# Normalization & Standardization in AI for Drug Development

## 1. Why Feature Scaling Is Needed in Molecular Machine Learning

In drug discovery, molecules are converted into numbers called **molecular descriptors** such as Molecular Weight (MW), LogP (lipophilicity), TPSA, and many others. Machine learning models do not understand chemistry; they only see numerical values.

Each molecule becomes a **point in mathematical space**. For two descriptors like MW and LogP, every molecule is a point on a 2D graph:

- X-axis → Molecular Weight
- Y-axis → LogP

The ML model learns patterns purely from distances and positions of these points.

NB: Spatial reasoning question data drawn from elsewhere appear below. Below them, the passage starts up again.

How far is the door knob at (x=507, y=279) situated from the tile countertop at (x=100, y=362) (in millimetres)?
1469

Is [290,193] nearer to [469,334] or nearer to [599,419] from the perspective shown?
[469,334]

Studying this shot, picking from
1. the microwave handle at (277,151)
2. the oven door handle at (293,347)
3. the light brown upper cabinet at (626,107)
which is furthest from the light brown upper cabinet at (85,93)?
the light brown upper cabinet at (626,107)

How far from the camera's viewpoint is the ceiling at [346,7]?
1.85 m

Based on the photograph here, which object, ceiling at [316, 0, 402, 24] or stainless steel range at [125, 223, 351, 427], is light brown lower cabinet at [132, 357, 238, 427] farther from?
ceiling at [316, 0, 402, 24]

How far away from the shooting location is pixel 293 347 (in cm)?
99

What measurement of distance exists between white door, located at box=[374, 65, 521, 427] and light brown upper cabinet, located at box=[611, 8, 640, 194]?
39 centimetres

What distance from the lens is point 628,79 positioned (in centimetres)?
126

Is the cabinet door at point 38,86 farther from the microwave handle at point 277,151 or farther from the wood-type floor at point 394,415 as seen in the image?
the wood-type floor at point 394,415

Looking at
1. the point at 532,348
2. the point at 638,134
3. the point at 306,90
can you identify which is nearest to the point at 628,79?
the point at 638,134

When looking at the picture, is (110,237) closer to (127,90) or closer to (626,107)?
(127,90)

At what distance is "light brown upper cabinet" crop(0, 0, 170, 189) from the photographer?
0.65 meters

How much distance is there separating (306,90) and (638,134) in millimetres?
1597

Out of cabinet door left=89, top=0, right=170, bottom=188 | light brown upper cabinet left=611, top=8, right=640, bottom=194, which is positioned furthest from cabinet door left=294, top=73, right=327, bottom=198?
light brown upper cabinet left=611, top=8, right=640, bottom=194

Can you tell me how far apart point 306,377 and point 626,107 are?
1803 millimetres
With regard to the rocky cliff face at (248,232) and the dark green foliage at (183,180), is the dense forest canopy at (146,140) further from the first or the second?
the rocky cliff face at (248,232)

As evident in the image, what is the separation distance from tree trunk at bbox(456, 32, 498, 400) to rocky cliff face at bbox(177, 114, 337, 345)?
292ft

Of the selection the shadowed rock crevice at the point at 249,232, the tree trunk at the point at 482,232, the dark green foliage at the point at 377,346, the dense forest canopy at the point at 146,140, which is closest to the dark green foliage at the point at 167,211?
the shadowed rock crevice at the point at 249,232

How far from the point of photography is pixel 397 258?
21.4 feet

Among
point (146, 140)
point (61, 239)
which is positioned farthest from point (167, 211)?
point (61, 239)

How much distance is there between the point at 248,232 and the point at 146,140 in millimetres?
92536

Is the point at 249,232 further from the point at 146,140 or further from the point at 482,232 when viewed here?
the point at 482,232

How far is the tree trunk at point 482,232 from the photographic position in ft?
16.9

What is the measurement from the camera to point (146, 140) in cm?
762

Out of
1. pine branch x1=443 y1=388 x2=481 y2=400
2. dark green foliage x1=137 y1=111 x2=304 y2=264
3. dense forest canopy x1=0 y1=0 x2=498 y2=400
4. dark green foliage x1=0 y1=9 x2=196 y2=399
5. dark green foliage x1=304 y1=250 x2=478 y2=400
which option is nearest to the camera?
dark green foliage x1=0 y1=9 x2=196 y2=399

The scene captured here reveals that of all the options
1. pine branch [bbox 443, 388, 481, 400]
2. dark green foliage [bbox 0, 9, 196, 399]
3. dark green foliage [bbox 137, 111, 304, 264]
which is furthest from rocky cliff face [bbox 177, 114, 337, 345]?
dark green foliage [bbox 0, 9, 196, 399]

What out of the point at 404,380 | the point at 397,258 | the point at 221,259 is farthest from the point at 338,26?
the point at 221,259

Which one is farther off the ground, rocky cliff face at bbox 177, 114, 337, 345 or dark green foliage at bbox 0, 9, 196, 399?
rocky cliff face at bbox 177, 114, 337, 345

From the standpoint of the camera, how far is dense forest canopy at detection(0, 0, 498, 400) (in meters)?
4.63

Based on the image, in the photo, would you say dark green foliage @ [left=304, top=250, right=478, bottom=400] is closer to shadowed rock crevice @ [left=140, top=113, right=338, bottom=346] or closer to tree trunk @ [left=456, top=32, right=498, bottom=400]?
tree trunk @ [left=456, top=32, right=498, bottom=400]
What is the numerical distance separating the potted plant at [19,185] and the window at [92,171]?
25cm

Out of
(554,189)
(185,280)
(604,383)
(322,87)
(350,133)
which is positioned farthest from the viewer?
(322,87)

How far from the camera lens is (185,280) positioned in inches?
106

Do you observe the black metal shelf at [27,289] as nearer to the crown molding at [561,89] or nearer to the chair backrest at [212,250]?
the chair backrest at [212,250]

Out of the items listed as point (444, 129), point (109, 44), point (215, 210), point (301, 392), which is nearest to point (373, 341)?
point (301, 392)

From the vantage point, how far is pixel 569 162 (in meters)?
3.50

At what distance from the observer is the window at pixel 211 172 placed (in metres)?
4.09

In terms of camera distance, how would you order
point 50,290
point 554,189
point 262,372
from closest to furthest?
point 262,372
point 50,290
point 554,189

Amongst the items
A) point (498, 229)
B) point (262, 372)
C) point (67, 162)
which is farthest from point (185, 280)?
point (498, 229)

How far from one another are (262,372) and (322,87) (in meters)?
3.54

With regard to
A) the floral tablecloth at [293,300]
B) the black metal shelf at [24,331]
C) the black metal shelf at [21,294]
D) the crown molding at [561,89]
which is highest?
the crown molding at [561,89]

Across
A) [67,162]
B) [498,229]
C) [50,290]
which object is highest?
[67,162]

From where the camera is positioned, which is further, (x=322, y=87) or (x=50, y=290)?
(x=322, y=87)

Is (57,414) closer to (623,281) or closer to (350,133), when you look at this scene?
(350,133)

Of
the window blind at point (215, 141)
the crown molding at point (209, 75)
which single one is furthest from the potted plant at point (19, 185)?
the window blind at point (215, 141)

## 2. The Core Problem: Unequal Axes Distort Chemical Meaning

Consider typical ranges:
- MW: 200–400 Daltons
- LogP: 2–6 (unitless)

Numerically, MW values are much larger. As a result, distance calculations become dominated by MW even if LogP is chemically crucial.

This is a **mathematical bias**, not a chemical one. Feature scaling exists to correct this imbalance while preserving molecular relationships.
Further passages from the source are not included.